Et là j'ai envie de m'écrier : "Raoul ! vous nous avez manqué !!

B.

Anonyme a dit…

Bonsoir
C'est curieux,hier et aujourd'hui j'ai passé es journées à lire Charles Virmaitre sur Gallica, et ce soir je tombe sur votre site et vos textes. J'ai été lettéralement bluffé par Virmaitre, que je ne connaissais pas du tout. Je fais une recherche littéraire sur un roman portugais écrit à Paris en 1893/1894, je passe pas mal de temps à la Bibliothèque Historique de la rue Pavée, oùj'ai trouvé les références sur quelques livres de cet auteur aujourd'hui presque complètement oublié.C'est d'une précision hallucinante. J'ai trouvé confirmation, chez Virmaitre, de choses que j'avais mis des mois à trouver. Vous avez tout à fait raison, on retrouve chez lui le Paris de Zola. Virmaitre, c'est presque mieux que Zola, c'est le Paris vécu, réel, avec ses odeurs, son argot, ses petites gens.
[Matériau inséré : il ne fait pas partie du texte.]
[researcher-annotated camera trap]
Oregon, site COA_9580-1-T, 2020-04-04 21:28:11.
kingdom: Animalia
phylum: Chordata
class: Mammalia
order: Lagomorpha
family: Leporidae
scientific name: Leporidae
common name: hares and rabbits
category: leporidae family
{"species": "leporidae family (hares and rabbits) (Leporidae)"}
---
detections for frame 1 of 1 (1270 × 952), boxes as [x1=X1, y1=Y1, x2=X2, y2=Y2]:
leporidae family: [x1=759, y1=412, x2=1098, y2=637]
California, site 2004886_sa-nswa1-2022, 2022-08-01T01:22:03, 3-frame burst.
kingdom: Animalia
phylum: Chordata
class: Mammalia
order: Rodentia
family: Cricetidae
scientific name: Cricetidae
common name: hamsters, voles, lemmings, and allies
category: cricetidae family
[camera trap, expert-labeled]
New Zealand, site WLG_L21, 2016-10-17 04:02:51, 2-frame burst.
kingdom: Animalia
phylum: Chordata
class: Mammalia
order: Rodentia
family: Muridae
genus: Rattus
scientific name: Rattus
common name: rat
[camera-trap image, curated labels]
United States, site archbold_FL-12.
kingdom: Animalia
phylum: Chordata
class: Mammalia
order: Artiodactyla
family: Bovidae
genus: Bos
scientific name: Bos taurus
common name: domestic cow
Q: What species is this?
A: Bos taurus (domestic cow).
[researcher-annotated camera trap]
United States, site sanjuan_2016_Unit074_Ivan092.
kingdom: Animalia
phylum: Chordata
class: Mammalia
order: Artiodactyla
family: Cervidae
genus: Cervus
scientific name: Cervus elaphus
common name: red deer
J'ai vu, un peu amusé, à quel point Virmaitre bataille contre la prostitution clandestine, et avec quelle énergie il défend les maisons closes. Il se mouille, il donne son avis, pour on contre, avec parfois des formules et des raccourcis saisissants de vérité. C'est, incontestablement,une incroyable trouvaille. J'en ai passé du temps, à la BHVP, à lire des chroniques de la fin du XIXe siècle et combien de fois, en refermant le livre, j'ai eu un sentiment de n'avoir rien appris. Avec Virmaitre, depuis hier matin, je lis et relis toutes les pages, je prends des notes, je copie des extraits. Pour le moment je n'ai lu que "Paris Impur" et "Trottoirs et Lupanars". Ce drôle de bonhomme va m'accompagner un bon bout de temps dans les semaines qui viennent, car il y a matière pour se replonger avec lui dans cette fin du XIXe siècle à Paris. Merci de votre enthousiasme, que je partage complètement.
Victor Cardoso

Bertrand Hugonnard-Roche a dit…

Merci Victor !

Je suis toujours sous le charme de Virmaitre depuis que je l'ai découvert il y a quelques années. L'ensemble de ses livres sur Paris constitue à mon sens la meilleure physiologie vivante sur Paris, ses vices et ses vertus.

M'intéressant à Uzanne, je suis curieux de savoir si les deux bonhommes se connaissaient. Pour le moment rien. Pas de lien.

B.

pierre de l'estoile a dit…

Bonsoir, quelqu'un parmi vous aurait-il lu Paris oublié ou Paris qui s'efface ou Paris Boursicotier?